Exercise:
Exactly and only the lines from the line holding "How big is the" to the end of the records should be reproduced. Leave pictures out.

• • • • •

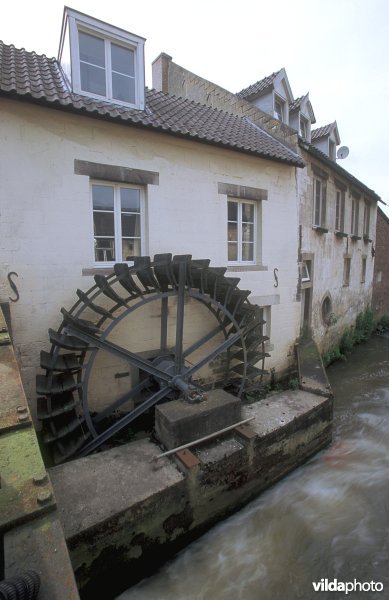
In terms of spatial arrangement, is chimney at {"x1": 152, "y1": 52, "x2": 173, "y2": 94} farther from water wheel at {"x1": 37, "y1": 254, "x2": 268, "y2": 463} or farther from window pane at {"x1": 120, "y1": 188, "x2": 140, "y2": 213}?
water wheel at {"x1": 37, "y1": 254, "x2": 268, "y2": 463}

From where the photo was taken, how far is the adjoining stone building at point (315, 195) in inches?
323

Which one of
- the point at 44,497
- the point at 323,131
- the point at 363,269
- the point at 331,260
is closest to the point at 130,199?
the point at 44,497

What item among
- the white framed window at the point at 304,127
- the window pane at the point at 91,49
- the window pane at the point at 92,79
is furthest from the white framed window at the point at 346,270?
the window pane at the point at 91,49

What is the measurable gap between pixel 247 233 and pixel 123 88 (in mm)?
3578

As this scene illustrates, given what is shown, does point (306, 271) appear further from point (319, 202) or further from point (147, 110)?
point (147, 110)

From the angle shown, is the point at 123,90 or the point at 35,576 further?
the point at 123,90

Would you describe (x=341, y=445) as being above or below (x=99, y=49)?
below

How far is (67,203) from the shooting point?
4.59 m

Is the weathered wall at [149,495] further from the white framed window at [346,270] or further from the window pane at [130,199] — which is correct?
the white framed window at [346,270]

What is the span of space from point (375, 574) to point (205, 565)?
6.44 feet

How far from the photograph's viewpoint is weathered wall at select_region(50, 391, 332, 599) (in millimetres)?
3004

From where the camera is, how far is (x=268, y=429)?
459 centimetres

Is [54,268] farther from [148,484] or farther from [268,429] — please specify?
[268,429]

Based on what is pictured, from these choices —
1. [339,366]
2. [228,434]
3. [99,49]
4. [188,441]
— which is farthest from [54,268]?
[339,366]
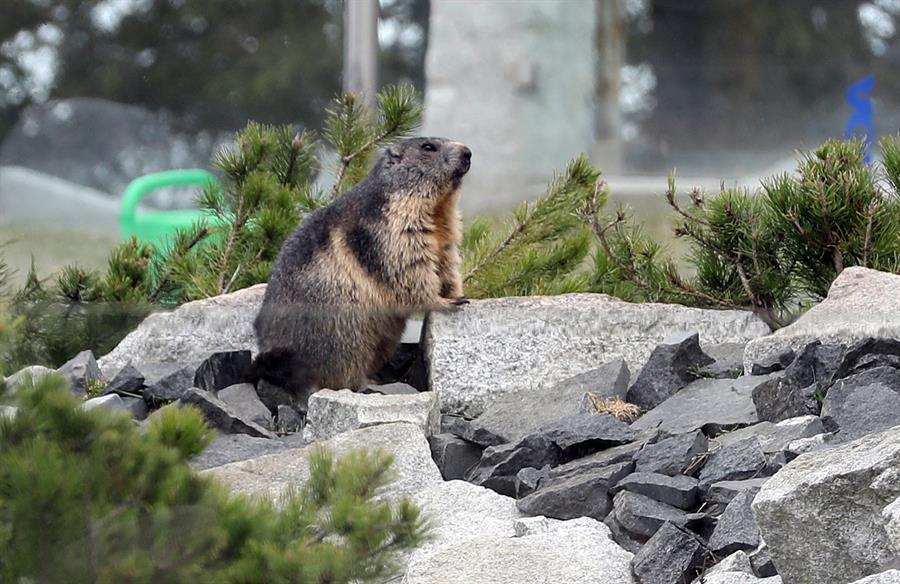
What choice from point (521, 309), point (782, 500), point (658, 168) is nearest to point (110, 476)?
point (782, 500)

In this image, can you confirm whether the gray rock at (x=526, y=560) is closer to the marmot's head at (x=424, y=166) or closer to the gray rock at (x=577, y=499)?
the gray rock at (x=577, y=499)

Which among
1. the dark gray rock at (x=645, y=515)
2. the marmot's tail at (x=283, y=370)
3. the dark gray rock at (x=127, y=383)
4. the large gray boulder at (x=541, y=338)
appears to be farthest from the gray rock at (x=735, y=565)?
the dark gray rock at (x=127, y=383)

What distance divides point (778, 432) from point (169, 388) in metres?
1.55

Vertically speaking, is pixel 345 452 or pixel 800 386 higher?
pixel 800 386

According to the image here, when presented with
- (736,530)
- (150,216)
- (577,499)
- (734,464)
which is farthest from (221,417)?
(150,216)

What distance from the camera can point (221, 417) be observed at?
315 centimetres

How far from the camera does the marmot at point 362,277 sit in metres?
3.68

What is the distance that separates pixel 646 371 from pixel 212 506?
5.95 ft

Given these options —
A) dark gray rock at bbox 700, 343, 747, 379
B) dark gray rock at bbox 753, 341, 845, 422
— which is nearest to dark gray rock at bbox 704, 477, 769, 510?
dark gray rock at bbox 753, 341, 845, 422

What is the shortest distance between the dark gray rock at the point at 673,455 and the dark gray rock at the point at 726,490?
0.13 m

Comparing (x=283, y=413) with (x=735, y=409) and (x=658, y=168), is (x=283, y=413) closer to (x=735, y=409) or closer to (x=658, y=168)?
(x=735, y=409)

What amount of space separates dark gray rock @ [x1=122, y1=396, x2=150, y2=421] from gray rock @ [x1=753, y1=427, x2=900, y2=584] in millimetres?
1699

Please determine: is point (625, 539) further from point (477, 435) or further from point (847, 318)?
point (847, 318)

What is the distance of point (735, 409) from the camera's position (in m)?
2.97
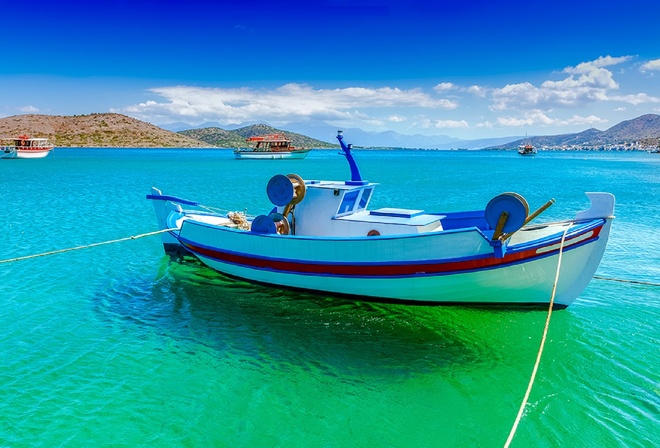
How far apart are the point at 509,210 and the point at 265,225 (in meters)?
6.48

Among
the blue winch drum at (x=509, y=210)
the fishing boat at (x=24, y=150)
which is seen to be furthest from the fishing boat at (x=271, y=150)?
the blue winch drum at (x=509, y=210)

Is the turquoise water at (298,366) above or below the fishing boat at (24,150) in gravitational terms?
below

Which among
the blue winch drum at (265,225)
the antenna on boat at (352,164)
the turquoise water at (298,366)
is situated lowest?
the turquoise water at (298,366)

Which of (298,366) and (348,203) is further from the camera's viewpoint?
(348,203)

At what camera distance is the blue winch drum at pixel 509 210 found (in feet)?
29.5

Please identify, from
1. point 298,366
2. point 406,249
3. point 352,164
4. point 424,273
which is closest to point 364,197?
point 352,164

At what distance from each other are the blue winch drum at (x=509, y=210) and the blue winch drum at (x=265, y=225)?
5794 millimetres

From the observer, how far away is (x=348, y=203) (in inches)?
518

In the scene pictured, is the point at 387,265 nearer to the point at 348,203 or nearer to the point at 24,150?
the point at 348,203

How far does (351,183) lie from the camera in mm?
13438

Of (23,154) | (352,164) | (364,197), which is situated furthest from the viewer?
(23,154)

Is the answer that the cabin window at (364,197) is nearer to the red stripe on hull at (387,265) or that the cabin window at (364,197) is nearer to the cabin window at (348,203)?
the cabin window at (348,203)

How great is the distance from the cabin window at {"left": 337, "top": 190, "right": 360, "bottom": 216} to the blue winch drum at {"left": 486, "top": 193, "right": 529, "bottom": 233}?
451cm

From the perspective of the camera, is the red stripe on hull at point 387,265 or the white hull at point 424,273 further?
the white hull at point 424,273
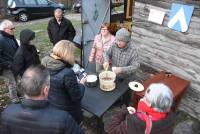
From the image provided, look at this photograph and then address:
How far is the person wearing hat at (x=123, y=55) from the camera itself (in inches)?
193

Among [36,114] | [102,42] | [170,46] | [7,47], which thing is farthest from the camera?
[102,42]

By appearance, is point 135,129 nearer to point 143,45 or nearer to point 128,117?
point 128,117

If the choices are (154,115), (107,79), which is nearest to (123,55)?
(107,79)

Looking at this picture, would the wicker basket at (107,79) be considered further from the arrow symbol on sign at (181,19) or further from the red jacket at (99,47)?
the arrow symbol on sign at (181,19)

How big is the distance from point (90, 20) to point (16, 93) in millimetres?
2843

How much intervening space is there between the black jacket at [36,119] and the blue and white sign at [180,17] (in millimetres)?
3573

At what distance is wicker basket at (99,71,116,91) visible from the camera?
4.72m

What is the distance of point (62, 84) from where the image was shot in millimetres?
3889

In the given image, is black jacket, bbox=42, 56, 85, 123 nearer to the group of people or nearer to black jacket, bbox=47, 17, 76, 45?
the group of people

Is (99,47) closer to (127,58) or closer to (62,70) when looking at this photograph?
(127,58)

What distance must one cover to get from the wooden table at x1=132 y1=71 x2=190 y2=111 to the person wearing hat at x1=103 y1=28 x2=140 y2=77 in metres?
0.44

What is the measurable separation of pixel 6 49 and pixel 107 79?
7.20 ft

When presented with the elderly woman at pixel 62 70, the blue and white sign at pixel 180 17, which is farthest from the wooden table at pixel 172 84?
the elderly woman at pixel 62 70

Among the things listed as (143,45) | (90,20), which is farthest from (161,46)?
(90,20)
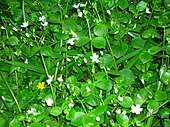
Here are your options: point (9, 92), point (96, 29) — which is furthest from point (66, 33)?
point (9, 92)

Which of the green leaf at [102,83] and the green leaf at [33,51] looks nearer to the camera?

• • • • •

Reply:
How big is the distance from point (90, 20) to point (16, 93) in millimetres?
2843

How much intervening space is there between the black jacket at [36,119] and the blue and white sign at [180,17] (in millimetres)?
3573

At what distance is wicker basket at (99,71,116,91) visible from the camera?
4.72m

What is the distance of point (62, 84) from where the image was shot in millimetres?
3889

In the given image, is black jacket, bbox=42, 56, 85, 123 nearer to the group of people or nearer to black jacket, bbox=47, 17, 76, 45?
the group of people

Is (99,47) closer to (127,58) or closer to (62,70) when looking at this photograph?
(127,58)

What distance must one cover to get from the wooden table at x1=132 y1=71 x2=190 y2=111 to the person wearing hat at x1=103 y1=28 x2=140 y2=77 in metres?
0.44

What is the measurable separation of pixel 6 49 and pixel 107 79?
7.20 ft

When presented with the elderly woman at pixel 62 70, the blue and white sign at pixel 180 17, which is farthest from the wooden table at pixel 172 84?
the elderly woman at pixel 62 70

Among the things listed as (143,45) | (90,20), which is farthest from (161,46)?
(90,20)
Here are your options: point (9, 92), point (96, 29) — which is furthest from point (66, 33)?
point (9, 92)

Which of the green leaf at [102,83] and the green leaf at [33,51] looks nearer to the camera?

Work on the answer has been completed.